- Exercise
Every line containing "burst" should be identified and copied from the data below.

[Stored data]
Segment Open

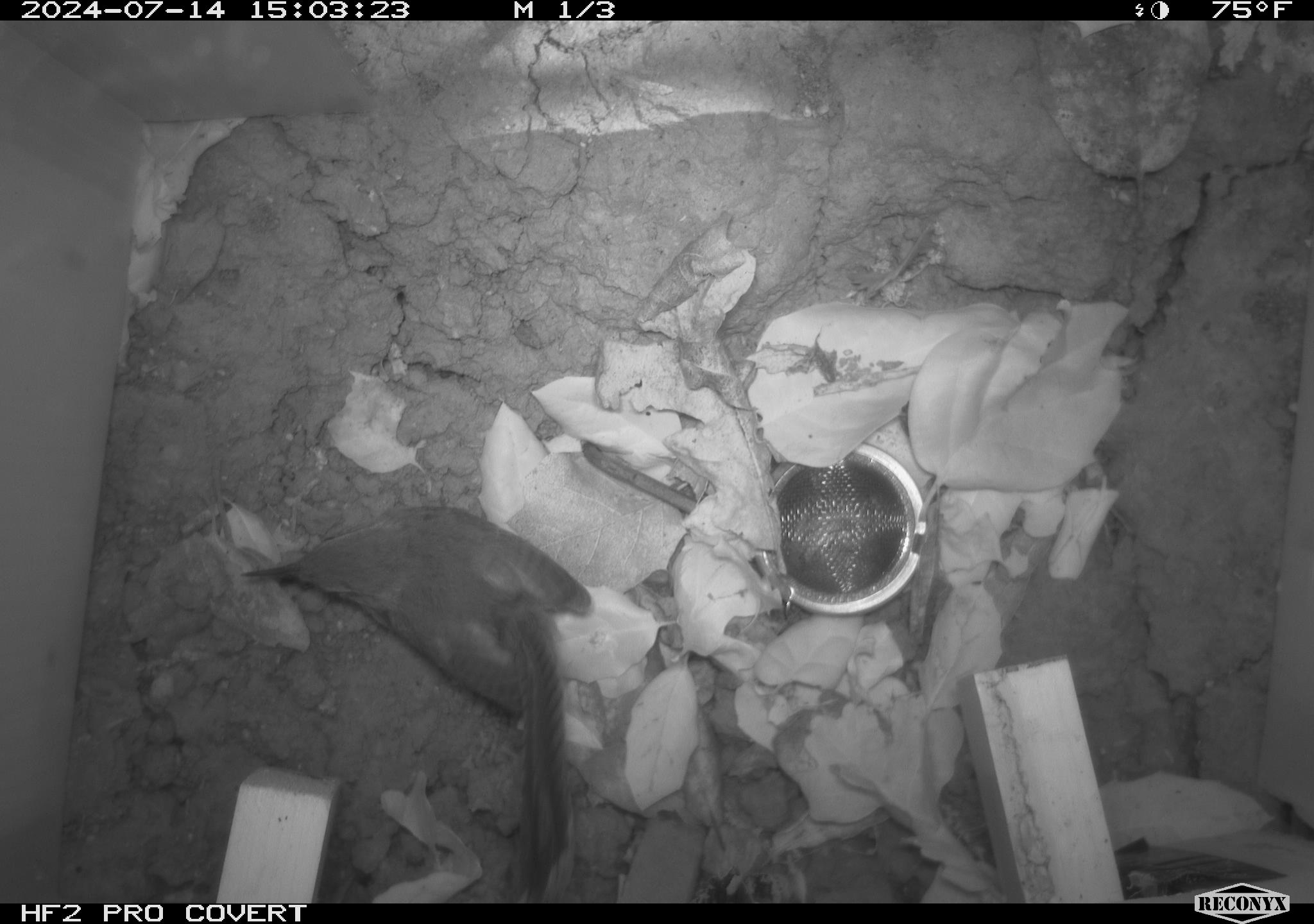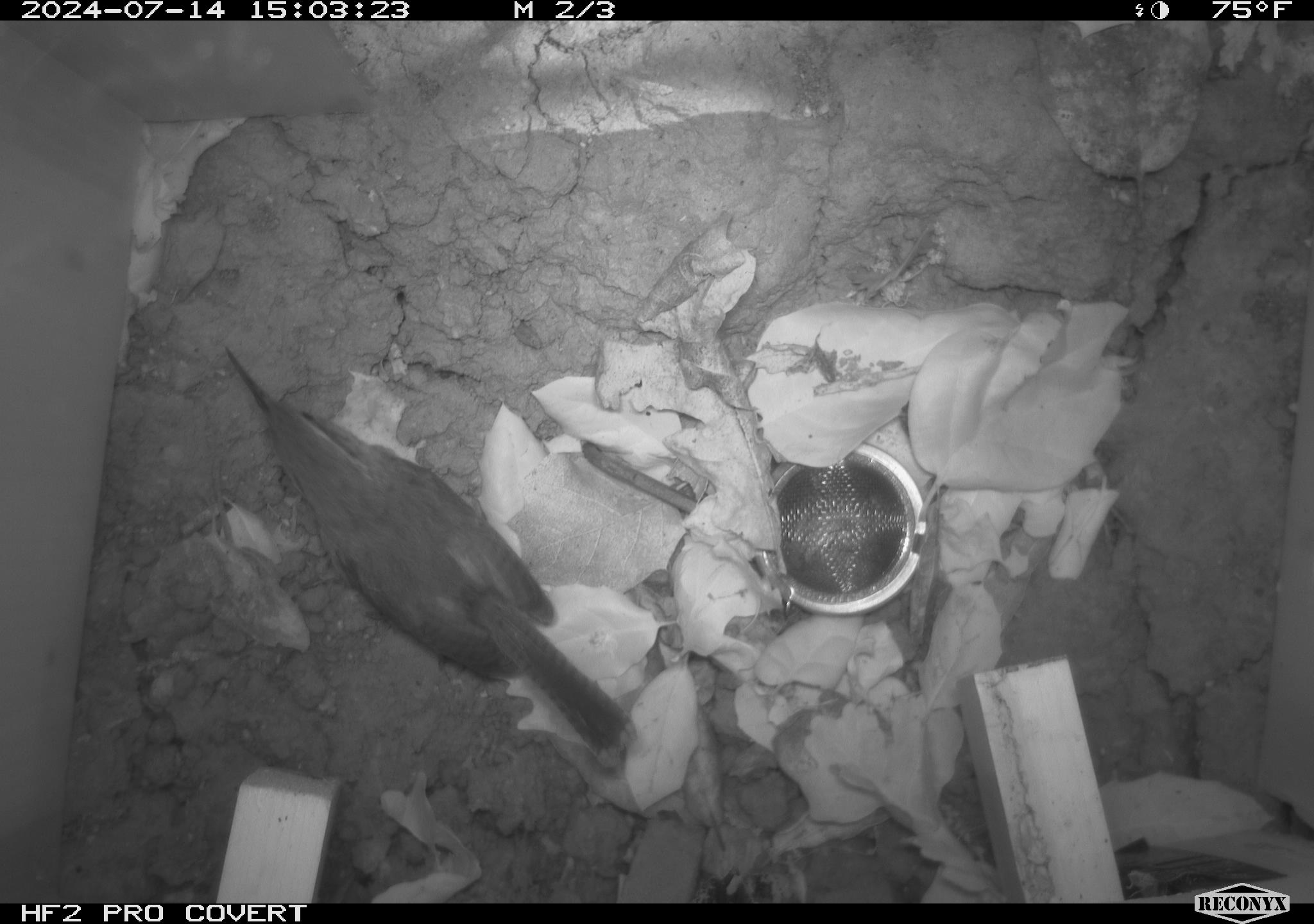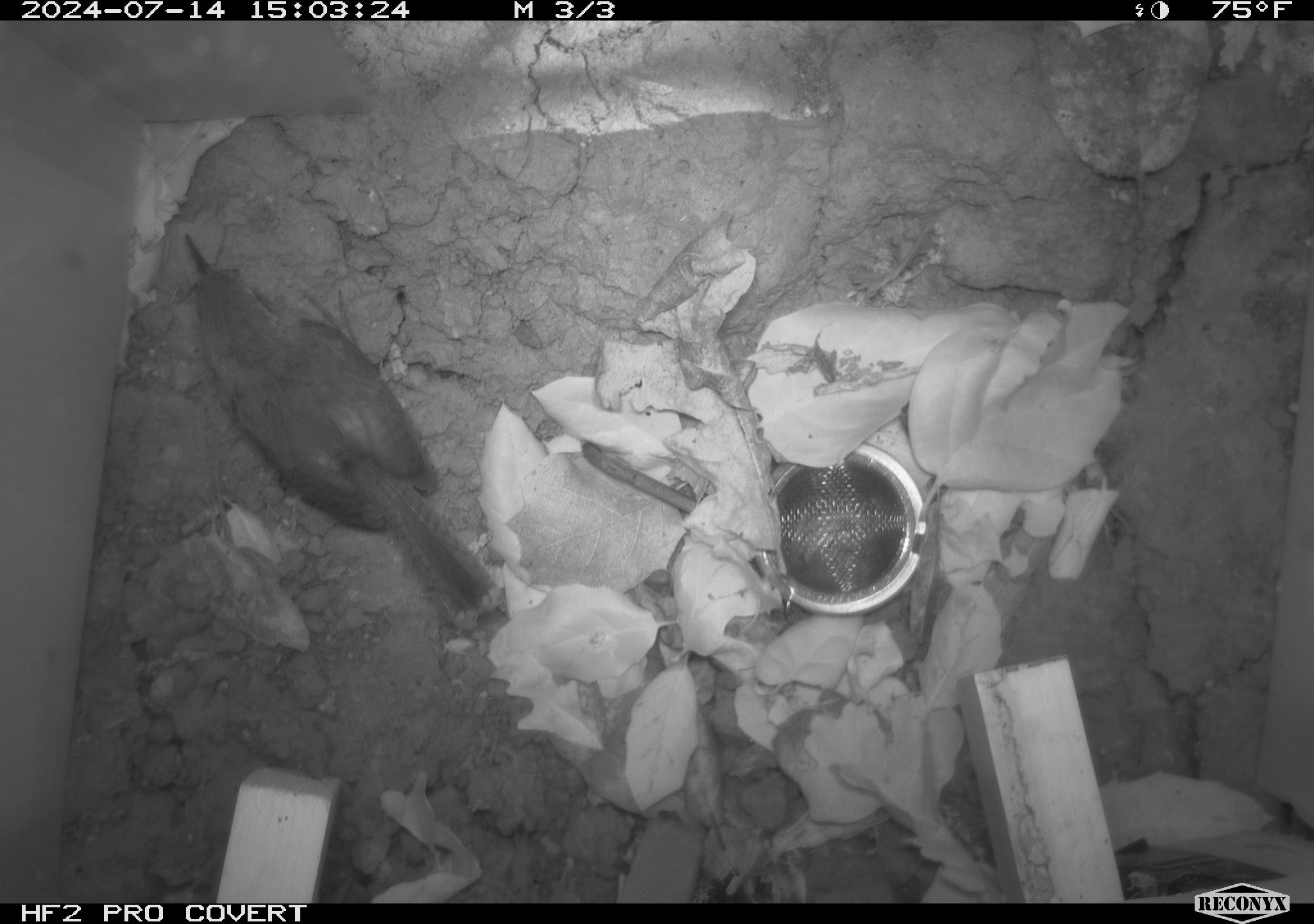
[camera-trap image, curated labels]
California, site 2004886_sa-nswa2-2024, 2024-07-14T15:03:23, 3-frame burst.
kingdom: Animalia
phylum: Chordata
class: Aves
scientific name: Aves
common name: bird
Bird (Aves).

Segment Closed
Segment Open

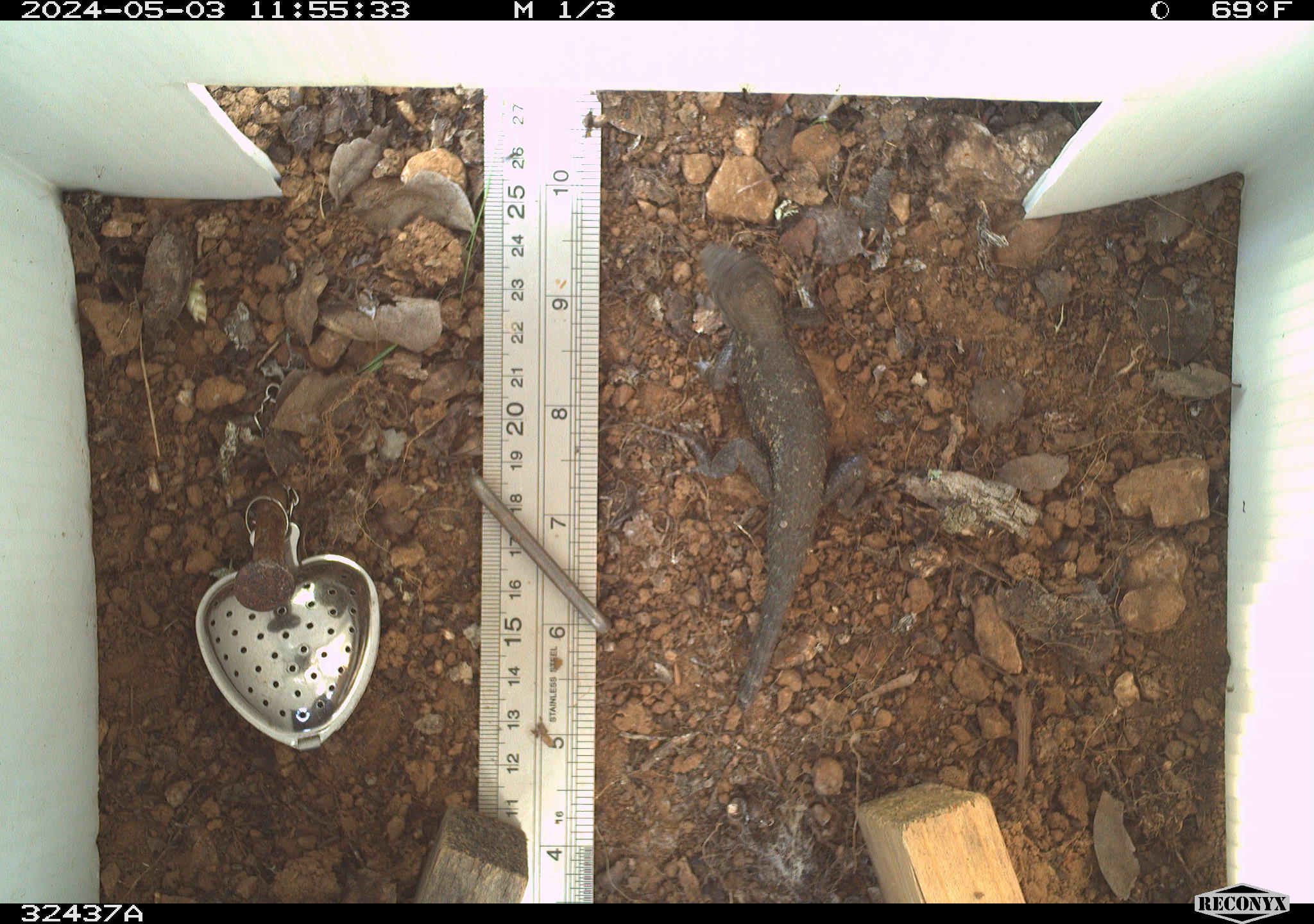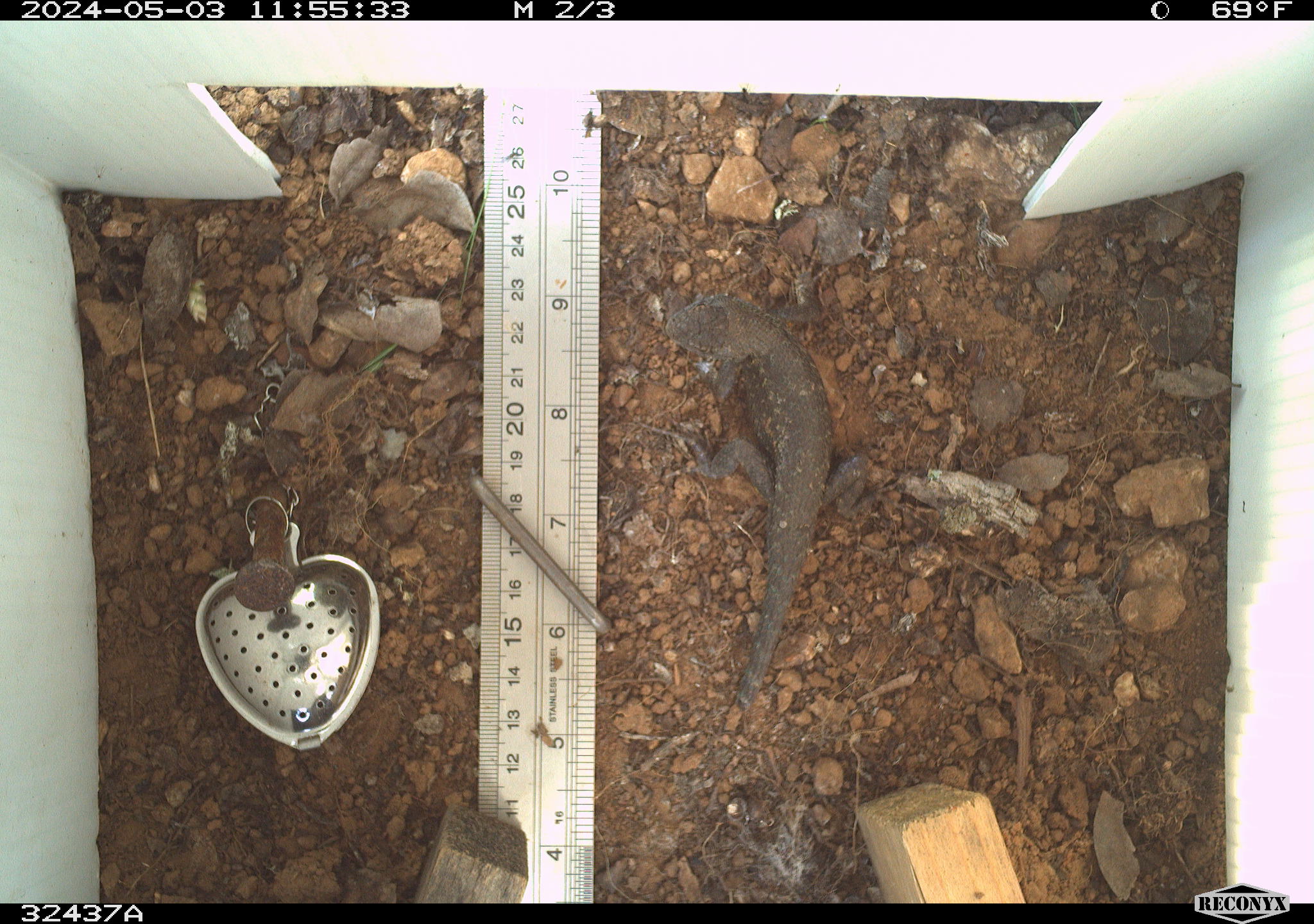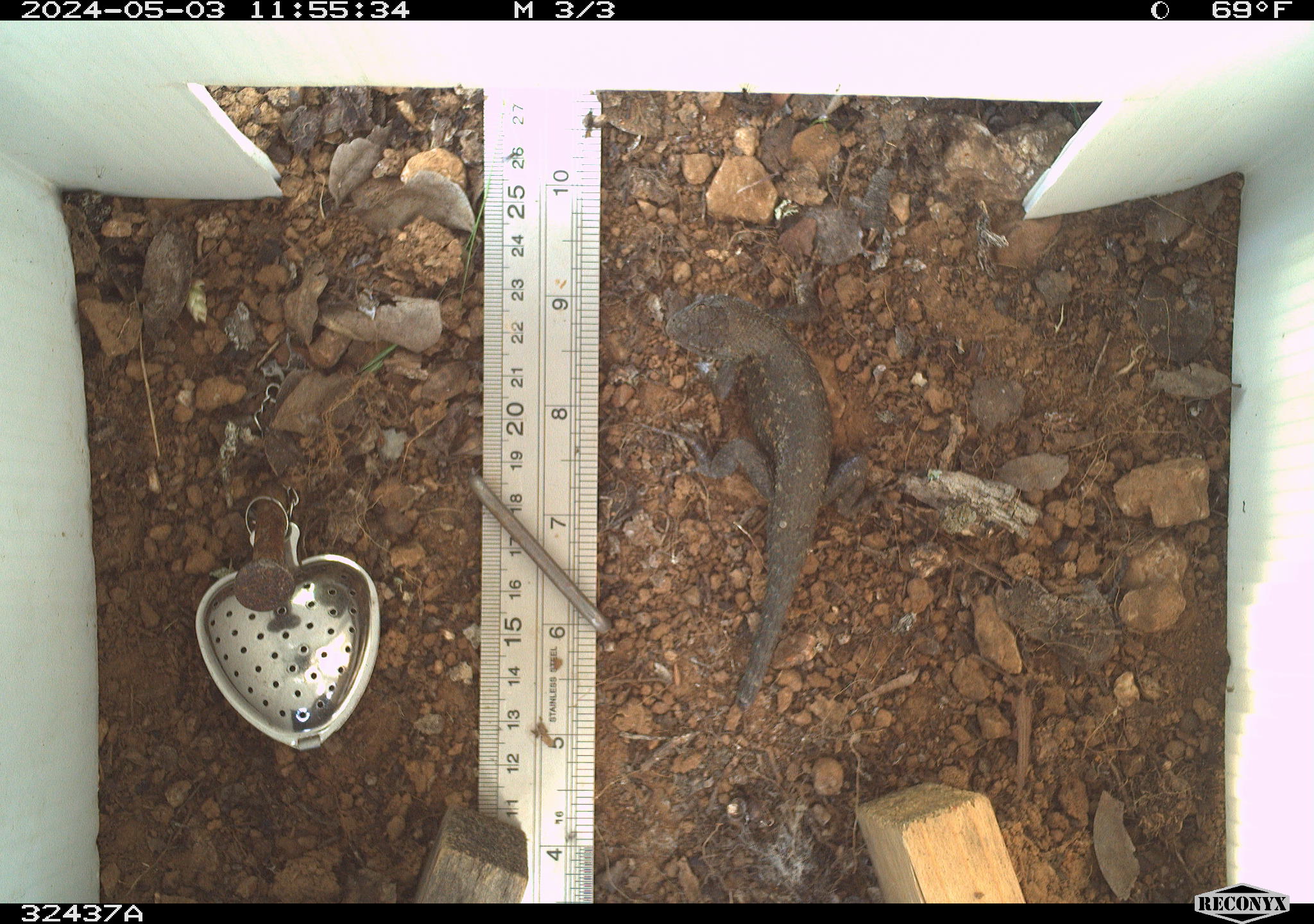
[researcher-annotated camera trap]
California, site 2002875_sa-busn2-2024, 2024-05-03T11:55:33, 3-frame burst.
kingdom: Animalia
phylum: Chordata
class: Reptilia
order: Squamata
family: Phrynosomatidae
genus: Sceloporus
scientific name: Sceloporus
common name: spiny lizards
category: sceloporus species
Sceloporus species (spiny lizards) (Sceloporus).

Segment Closed

- Task result
California, site 2004886_sa-nswa2-2024, 2024-07-14T15:03:23, 3-frame burst.
California, site 2002875_sa-busn2-2024, 2024-05-03T11:55:33, 3-frame burst.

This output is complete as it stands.